The task:
According to the passage on propaganda below, which theorist argued that myths were central and necessary to successful propaganda?

Source extract:

The modern propagandist creates what political scientist Benedict Anderson described as “imagined communities.” He argued that states and nations (and mass media) are founded by successfully creating a community with its own foundation myths, symbols, and history.

This chimes with the work of propagandist theorist Jacques Ellul, who argued that myths were central and necessary to successful propaganda.

Some symbols are well known and largely shared among us all – spitfires, the British bobby, royalty. But others, like the “cockroach” immigrant, the loss of national agency, and the language of conspiracy theories, are foundational to a community that speaks only to itself.

Worse still, those who don’t share their beliefs are naive and need to “do their own research.” Marianna Spring, the BBC disinformation and social media correspondent, found in her book Among the Trolls, algorithmic rabbit holes with their own imagined communities.

Such myths are also fundamental in the process of generating “agitation” propaganda. Traditionally, agitation propaganda is the casus belli summoned by states to send people to war. In the same way, the hatred of today’s racist bigot and the misogyny of the incel are both founded in “agitation” propaganda. Influencer Andrew Tate, for example, has made his name summoning an army of men to fight for his cause.

As Ellul would have it, “hate is generally its most profitable resource … Hatred is probably the most spontaneous and common sentiment, it consists of attributing ones misfortunes and sins to ‘another'… Propaganda of agitation succeeds each time it designates someone as the source of all misery, provided that he is not too powerful.”

Add to this mix social media bots and it brews a poison for our democratic public sphere.

Finding the Lost

Fact checking is not useless, but it doesn’t resolve the central problem. Better to identify the silos, and work with their members.

Available data:
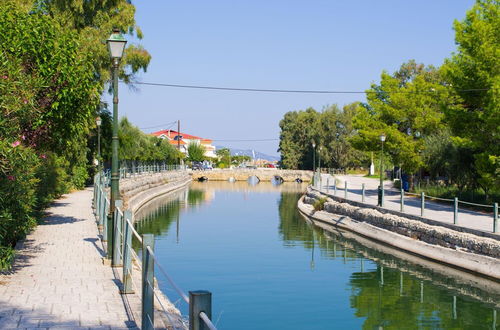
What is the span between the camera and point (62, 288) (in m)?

Solution to the problem:
Jacques Ellul